A full year passed like that.
Then, in June 2010, everything changed — because of one conversation during an infusion appointment at Banner Good Samaritan Hospital in Phoenix. I was venting about the stress, the hopelessness, the fact that nothing was working out, when a nurse named Amna Mohammed looked at me and said:
“Matt, we know about your writing. We know about your speaking. Is there anything you can do here at the hospital?”
I looked down at my gym shorts and IV line and said, “Amna … is this a job interview? Because I’m not really dressed for it.”
She smiled. “We have an office manager position open. But more importantly, when patients are having a bad day … we’d love for you to
share your dog story
.”
That moment — sitting in a chair with medication dripping into my veins — was the beginning of a new chapter.

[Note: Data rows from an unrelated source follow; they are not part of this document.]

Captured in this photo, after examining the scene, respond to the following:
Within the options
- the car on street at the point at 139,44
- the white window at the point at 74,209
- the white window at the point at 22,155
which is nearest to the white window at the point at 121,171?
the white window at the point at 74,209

I formally applied, interviewed, and accepted the job. To this day, it's the only job I’ve ever landed while on an IV.
But here’s the thing: the damage was already done.
Later that year, I needed surgery to address spinal stenosis caused by a broken bone in my neck. To have the operation, I had to come off my MS meds. And during the post-op recovery, already weakened by a year of chronic stress, exhaustion, and untreated symptoms, I
relapsed
.
Looking back now, I don’t believe the relapse was just because I stopped the medication. I believe the stress I carried — day after day, month after month — set the stage. It created the conditions where my body could no longer hold the line.
We don’t always talk about stress like the serious medical threat it is. But if you live with MS, it’s not just emotional, it’s physical. Stress is inflammation. Stress is pressure on your immune system. Stress is a trigger that can light the fuse.
That year nearly broke me. But it also taught me to start listening to my body’s signals, to take stress seriously, and eventually — how to fight back.
If you’re going through it right now just know: you are not weak. You are not alone. And this moment doesn’t define your future.